My kid is parked on the couch.
He has split his time between there and my lap for the last four hours.
He has no fever, but he didn’t sleep well last night and now he’s out of energy.
He went to bed okay, but woke up at 2:00 a.m. with a tickling throat.
He was so frustrated by it that he shrieked until his upset overwhelmed him and he spit up on the carpet in his room.
It reminded me of those horrendous midnight tantrums of the not-so-distant past.
Husband cleaned up the floor while I tried to calm down the boy.
Thank you, husband. For that, and for going downstairs in that wee hour to get him some water and goldfish crackers.
I know my son. I think the dramatic weather changes in the last few weeks, leading up to Halloween excitement, chaos and candy overload just did him in.
His nose is on a different schedule. He feels scratchy and uncomfortable. I do too. Can’t stand this fickle desert climate. Either of us. I spent the rest of the night in his uncomfortable bed.
Now he’s on the couch and uninterested in leaving the house. Certainly there is nothing out in the world that can’t wait for us another day, but we stayed in yesterday too and I’m starting to get cabin fever.
Honestly, Mom, I don’t know how you kept your sanity when we three were young and you had no car all day. I couldn’t do it. Thank you for that, truly.
Back to the boy.
I have that bit of gnawing, ever-present guilt creeping into the sides of my brain. He misses a lot of school. A LOT.
But it can’t be helped. I’m not going to make him go when he’s like this. And what if he actually is a bit sick instead of just weather whipped?
Yesterday I had no creeping guilt. It was a good day, all things considered. It was a learning day, a doing day, a brain stretching day.
Because yesterday, he made himself a book.

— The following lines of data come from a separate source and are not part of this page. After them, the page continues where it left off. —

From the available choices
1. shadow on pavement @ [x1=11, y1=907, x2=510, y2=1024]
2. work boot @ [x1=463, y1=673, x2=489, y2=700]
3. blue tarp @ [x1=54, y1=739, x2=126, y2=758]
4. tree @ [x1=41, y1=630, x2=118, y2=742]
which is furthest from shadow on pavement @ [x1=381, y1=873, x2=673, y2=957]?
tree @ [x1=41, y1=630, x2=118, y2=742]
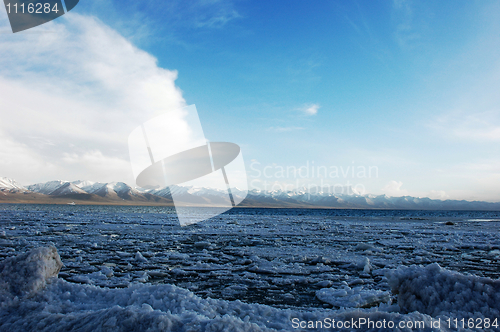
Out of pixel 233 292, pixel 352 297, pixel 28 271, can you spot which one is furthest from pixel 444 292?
pixel 28 271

Yep, a book.
Actually, he made two books.
He took stacks of white paper, stapled them together, drew pictures on the pages and then came to me for help in spelling the words he wanted to add.
The books are very primitive for a neurotypical kid of his age, but for him, they’re amazing.
Just the fact that he thought to do them at all is amazing.
And asking me for help with word choice and spelling? Geez. Triple whammy! Writing words is his least preferred activity during homework hour.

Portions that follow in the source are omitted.